The duty of the young

Since the politicians would do nothing to inform the youth about the socio-economic problems facing the nation today and only exploit them, it is the responsibility of civil society organisations and the media to educate young people.

Written by S Y Quraishi | Updated: January 13, 2018 8:55:24 am
Youth, who should be the most important participants in the Indian democracy, are mostly absent from the daily discourse on democracy. (Representational Image/AP Photo)

January 12 was the National Youth Day, celebrated on the occasion of the great youth icon Swami Vivekananda’s birthday. Around this day, the nation must take stock of the status of the youth of the country, on whom depends the future of our democracy.  January 1, 2018, marked a very important day for Indian democracy. On this day, people born in the 21st century became eligible to vote. The prime minister had this very thought in mind when, in the last session of ‘Mann ki Baat’ for 2017, he focused on and encouraged the youth to participate in huge numbers in the voting process.
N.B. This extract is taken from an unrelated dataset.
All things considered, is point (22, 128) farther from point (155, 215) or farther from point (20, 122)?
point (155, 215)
He urged all youths turning 18 by January 1 to enrol as voters so that they can be active participants in the Indian democracy in the following year and the years to come, telling them that their votes would be the bedrock of a New India. He also suggested holding a mock parliament, comprising youths selected from every district, to come together to deliberate on the various issues the country faces today. Specifically addressing youths aged 18-25, the prime minister, calling them the “New India Youth”, urged them to participate in the Indian democracy and make it corruption and casteism free.

Over the years, the PM has time and again reiterated the role that the youth have to play in shaping a new and better India. That makes PM Modi one of the few politicians who has understood the importance of youth power.  The role of the youth in shaping the course of any democracy is undeniable. More than 50 per cent of India’s population is below the age of 25, and more than 65 per cent below 35. Given that democracy is the will of the majority, and the majority of India’s population — nearly 400 million voters — is the youth, it is essential to look at the way this majority can be harnessed to participate in democracy and contribute towards the development of the country. One of the most important ways is by exercising their right to vote.
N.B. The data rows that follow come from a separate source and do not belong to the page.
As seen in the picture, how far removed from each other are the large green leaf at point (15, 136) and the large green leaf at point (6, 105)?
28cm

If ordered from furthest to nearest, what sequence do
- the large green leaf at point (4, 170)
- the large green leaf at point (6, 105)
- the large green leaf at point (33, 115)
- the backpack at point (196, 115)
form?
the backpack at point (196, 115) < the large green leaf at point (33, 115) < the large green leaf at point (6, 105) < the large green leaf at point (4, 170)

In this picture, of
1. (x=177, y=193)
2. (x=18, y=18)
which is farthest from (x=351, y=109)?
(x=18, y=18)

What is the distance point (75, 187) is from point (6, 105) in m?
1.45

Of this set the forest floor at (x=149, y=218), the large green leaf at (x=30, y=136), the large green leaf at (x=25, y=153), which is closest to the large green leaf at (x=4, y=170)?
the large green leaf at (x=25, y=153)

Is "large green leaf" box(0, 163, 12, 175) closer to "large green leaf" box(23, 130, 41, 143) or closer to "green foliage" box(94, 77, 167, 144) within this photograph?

The right to vote is not just a right enjoyed by every individual over the age of 18, it is also a responsibility to make an informed and responsible choice and to bring to power the most well-suited candidate. For a long time, there has been a trend to vote for people who give the maximum amount of freebies in return. Instead of following this path, the youth must make a conscious decision to vote on the basis of the agenda of the candidates and their past work.
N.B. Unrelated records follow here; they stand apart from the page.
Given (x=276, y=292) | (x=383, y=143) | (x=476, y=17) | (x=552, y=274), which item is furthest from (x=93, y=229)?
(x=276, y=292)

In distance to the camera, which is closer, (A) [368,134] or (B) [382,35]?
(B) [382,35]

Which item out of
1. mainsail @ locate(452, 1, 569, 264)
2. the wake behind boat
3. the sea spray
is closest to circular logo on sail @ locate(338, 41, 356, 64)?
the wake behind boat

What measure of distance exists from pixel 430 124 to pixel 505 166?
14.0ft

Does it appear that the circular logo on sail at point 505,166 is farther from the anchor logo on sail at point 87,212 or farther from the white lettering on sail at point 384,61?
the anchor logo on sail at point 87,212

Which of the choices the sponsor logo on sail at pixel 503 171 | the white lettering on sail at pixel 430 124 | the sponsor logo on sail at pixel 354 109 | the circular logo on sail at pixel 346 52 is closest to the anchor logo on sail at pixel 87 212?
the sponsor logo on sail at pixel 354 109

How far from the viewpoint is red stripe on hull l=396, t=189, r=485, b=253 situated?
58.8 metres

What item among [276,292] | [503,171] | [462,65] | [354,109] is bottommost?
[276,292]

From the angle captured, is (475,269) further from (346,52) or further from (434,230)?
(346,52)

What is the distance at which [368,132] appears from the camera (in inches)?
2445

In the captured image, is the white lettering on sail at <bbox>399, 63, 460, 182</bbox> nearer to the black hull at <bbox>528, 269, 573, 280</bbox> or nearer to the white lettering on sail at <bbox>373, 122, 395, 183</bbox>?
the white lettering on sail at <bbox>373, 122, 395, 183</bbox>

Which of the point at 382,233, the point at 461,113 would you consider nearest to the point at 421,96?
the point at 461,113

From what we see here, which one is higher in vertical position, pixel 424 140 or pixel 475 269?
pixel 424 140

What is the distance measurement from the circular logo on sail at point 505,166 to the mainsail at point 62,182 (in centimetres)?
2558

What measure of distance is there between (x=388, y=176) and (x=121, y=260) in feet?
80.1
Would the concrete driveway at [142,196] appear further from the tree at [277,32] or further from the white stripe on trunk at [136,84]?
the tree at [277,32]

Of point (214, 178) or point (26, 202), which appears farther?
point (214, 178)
It is only when the youth become aware of the problems that the country is facing and choose the candidate who is most likely to bring about a change, that the right representatives will come to power and India’s future will be in safe hands. The task is not a long and tedious one. All it requires is a bit of effort to look at all the contesting candidates, their histories and their agendas and vote for the one that they deem the most fit to govern the country. Several websites are making this task easier by simplifying the analysis of the comparative performance of the competing candidates.

In my book, An Undocumented Wonder: The Making of the Great Indian Election (2014), I had pointed out that the youth, who should be the most important participants in the Indian democracy, are mostly absent from the daily discourse on democracy. While they are visible at protest marches, in cricket grounds, at music concerts, cultural events, and can be seen blocking roads, stopping trains, throwing stones, burning tyres and raving and ranting against corruption and bad governance, when the time comes to actually participate in the decision-making process and change the system and its culture by electing the right leaders, most of them disappear.

When I started my tenure as the chief election commissioner, I was distressed to find out that the voter enrolment ratio amongst the 18-20-year-olds was as low as 12 per cent. We in the Election Commission decided to make this issue our top priority. Through a programme called Youth Unite for Voter Awareness (YUVA), we argued that the best way to convert a country’s demographic dividend into democratic dividend is through the mass participation of youth in elections. National Voters Day (NVD), celebrated on January 25, 2011, was launched as an annual event dedicated to youth.

This seeks to create an enlightened movement of voters who see voting as an opportunity to bring about change, who are aware of their role and are neutral with respect to caste, religion, community or other identity differences, those who have their own views about a party and its performance and change their preference from election to election if needed. The NVD not only encourages the youth to enrol in huge numbers and vote without fail but also seeks to involve them in increasing awareness amongst other voters.

Democracy cannot survive without both citizens’ participation and politicians’ accountability. Since the politicians would do nothing to inform the youth about the socio-economic problems facing the nation today and only exploit them, it is the responsibility of civil society organisations and the media to educate young people about the issues involved and their high stakes in the fruits of development.

It is important to remember that instead of always pontificating to the youth about their role and responsibilities, political leaders should remind themselves of their own role to fulfil the needs and aspirations of the youth, particularly with respect to jobs. If their expectations are not met, a backlash is unavoidable. Once the youth become restive, chaos cannot be far behind.

The writer is a former Chief Election Commissioner of India and distinguished fellow, Trivedi Centre for Political Data, Ashoka University.